# Small egg eating worms (nematodes?)



## Androgynoid (Sep 3, 2020)

By pure luck I caught some tiny worms feeding on eggs in my Uakarii viv, and someone visiting happened to have a macrolens which I'm hoping will help with getting an ID. My best guess is they must have ridden in on wood decor or the substrate because I was thorough with plant processing. Thankfully they seem confined to this viv, as I haven't had issues in my others.

I did some digging in the archives, and saw others discussing a similar issue with eggs being eaten by worms but not all of them had pics.
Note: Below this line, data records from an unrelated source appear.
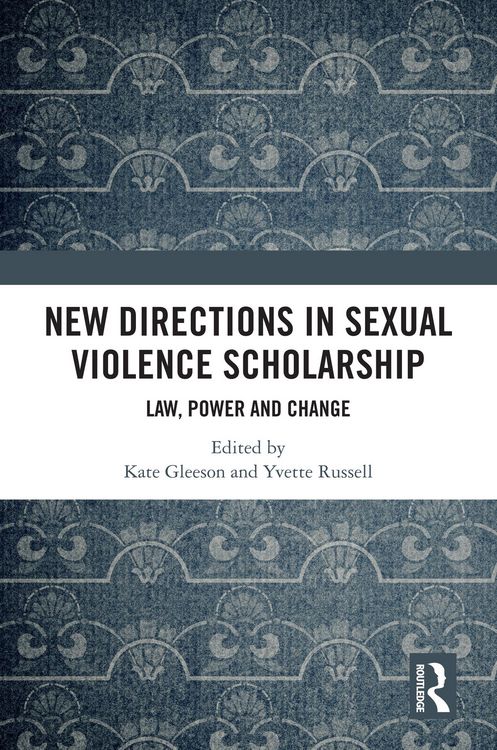 Produktbild: New Directions in Sexual Violence Scholarship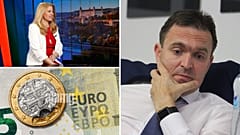 Az államfő "a szlovák euró atyját" nevezte ki szakértői miniszterelnöknek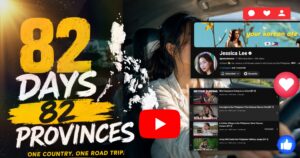 When a Foreigner Shows Us Home: Filipino Provincial Culture as Public Knowledge on YouTube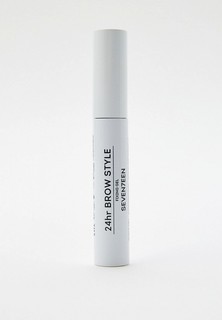 Гель для бровей Seventeen Seventeen. Фиксирующий, 24HR BROW STYLE FIXING GEL, прозрачный, 10 мл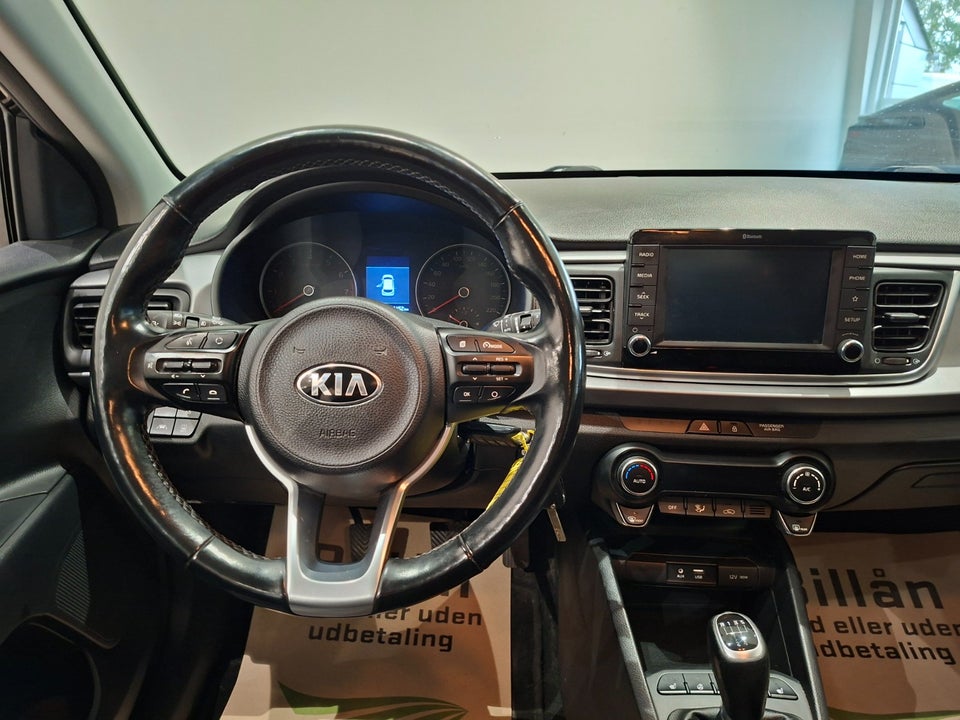 Kia Rio, Billede 5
Short of building a new viv, what are my options? I was planning on an upgrade when I move at the end of the year, and can't really move up the timeline due to space considerations. If I moved them into a temp enclosure, would a CO2 bomb work provided I reseed microfauna?


----------



## Anda (Jan 18, 2020)

Not very easy to see, but they look like a small species of millipede. They are detritus eaters and should not pose a danger to live eggs.


----------



## Philsuma (Jul 18, 2006)

common stanky brown milipede probabky eating only jelly or bad eggs. They almost always eat bark, wood, leaves and never anything else. Viv pest. Stinky. Multiple to the thousands. Co2 bombs are silly and never work.


----------